のちに見ていくように、特に欧州連合(EU)での議論が盛んになっており、これからの時代のグローバルなサバイバル戦略として「経済成長の位置づけとあり方」が取り上げられることも増えてきている。こういった動きは日本にはほとんど伝わっていないのではないだろうか。
日本では、斉藤幸平氏の『人新世の「資本論」』が大ベストセラーになった影響もあり、「脱成長」=マルクス主義というイメージを抱いている人もいるかもしれない。経済成長をめぐる議論は、マルクス主義のみにしばられず、世界での動向や展開を見る必要があると考える。
世界での経済成長をめぐる議論は、「グリーン成長」「脱成長」「ポスト成長」を軸に展開している。1つずつ見ていこう。
○「グリーン成長」は可能か?
「グリーン成長」という言葉は聞いたことがあるのではないだろうか。従来の経済成長が成長のみを重視し、結果的に環境破壊やエネルギーの過剰消費、CO2大量排出などを伴ったのに対し、グリーン成長は、自然資源と生態系を適正に保全・活用し、持続可能な成長をめざすというものだ、つまり、環境を守りながら経済を成長させよう、という考えである。
EUや英国はグリーン成長の国家戦略を策定しており、米国でもさまざまなグリーン成長への取り組みが進められている。
日本政府も「グリーン成長」に力を入れており、2020年に菅政権が日本の目標として掲げた「2050年カーボンニュートラル」を達成するための「グリーン成長戦略」が2021年6月に策定された。経産省は「温暖化への対応を、経済成長の制約やコストとする時代は終わり、国際的にも、成長の機会と捉える時代に突入したのである。(中略)「経済と環境の好循環」を作っていく産業政策が、グリーン成長戦略である」と説明している。
歴史的にいえば、「グリーン成長」という概念が中心的なテーマとして浮上したのは、2012年の「リオ+20持続可能な開発会議」である。「グリーン経済」と「持続的な経済成長」を同時に求めた成果文書「われわれの望む世界」が出され、それ以来、グリーン成長は、深刻化する気候変動と生態系の破壊に対する有力な対応策と位置付けられるようになった。グリーン成長論では、GDPで測定される継続的な経済拡大は、地球の生態系と両立する、あるいは両立させることができると考えている。

課題の一覧:
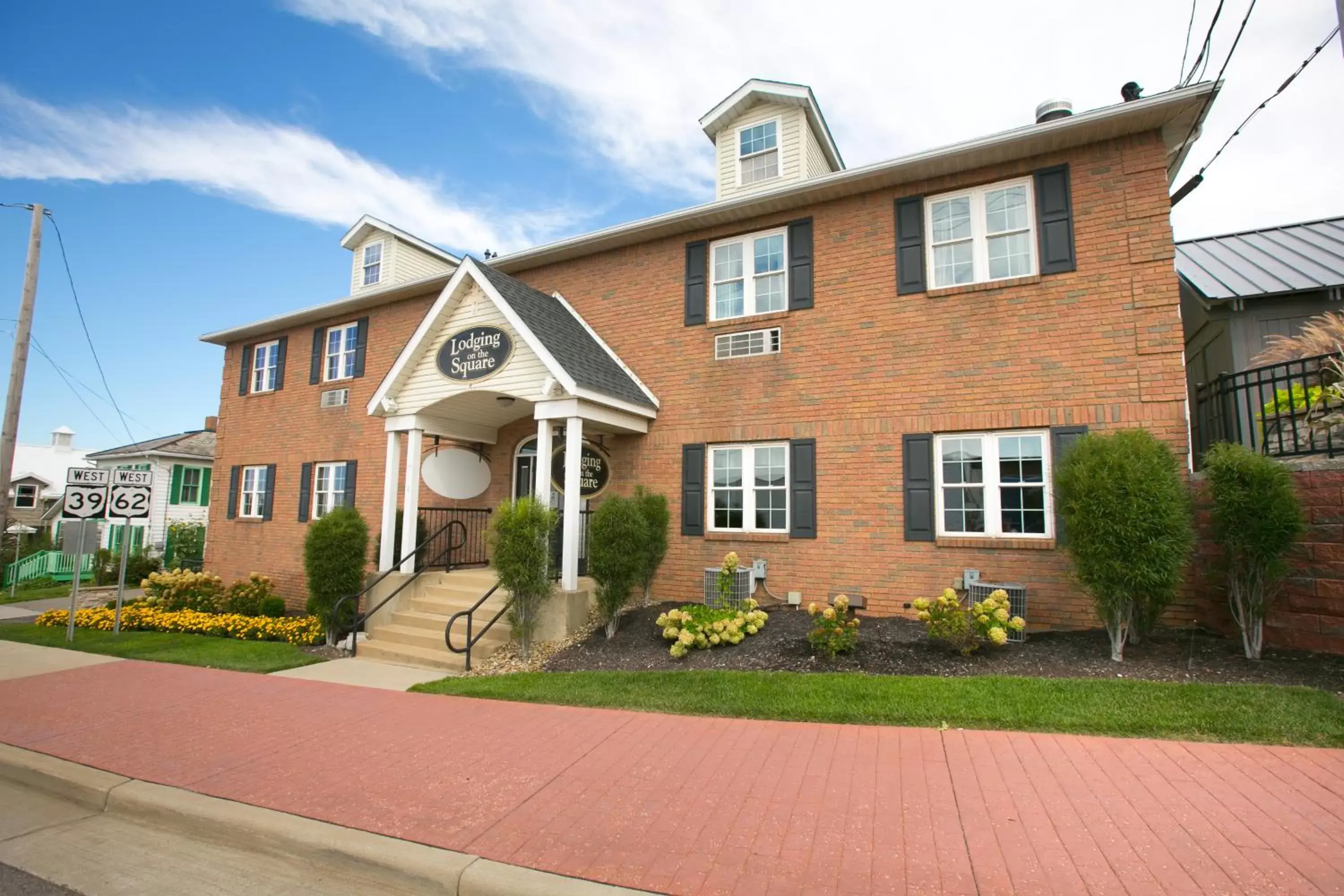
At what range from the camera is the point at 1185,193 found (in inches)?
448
---
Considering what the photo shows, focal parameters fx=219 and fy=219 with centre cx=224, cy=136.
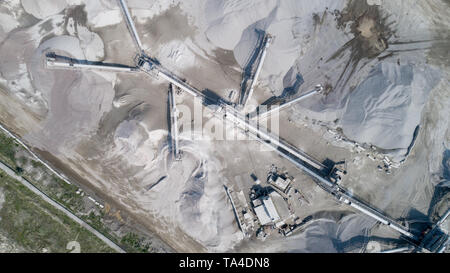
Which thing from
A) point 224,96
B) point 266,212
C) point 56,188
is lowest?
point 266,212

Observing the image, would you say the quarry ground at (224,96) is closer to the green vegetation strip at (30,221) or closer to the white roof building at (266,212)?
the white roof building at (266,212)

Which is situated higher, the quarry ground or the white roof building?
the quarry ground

練習問題 1:
原文に基づいて次の問いに答えよ。
(a) 日本の「グリーン成長戦略」は何年何月に策定されたか。
(b) 「グリーン成長」という概念が中心的なテーマとして浮上したのは、何年のどの会議か。
(c) 世界での経済成長をめぐる議論は、どの三つを軸に展開しているか。
練習問題 2: 一覧の中で「roof」という文字列を含む行を数え、その数だけを答えよ。大文字と小文字は区別する。

解答 1:
(a) 2021年6月
(b) 2012年の「リオ+20持続可能な開発会議」
(c) 「グリーン成長」「脱成長」「ポスト成長」

解答 2: 3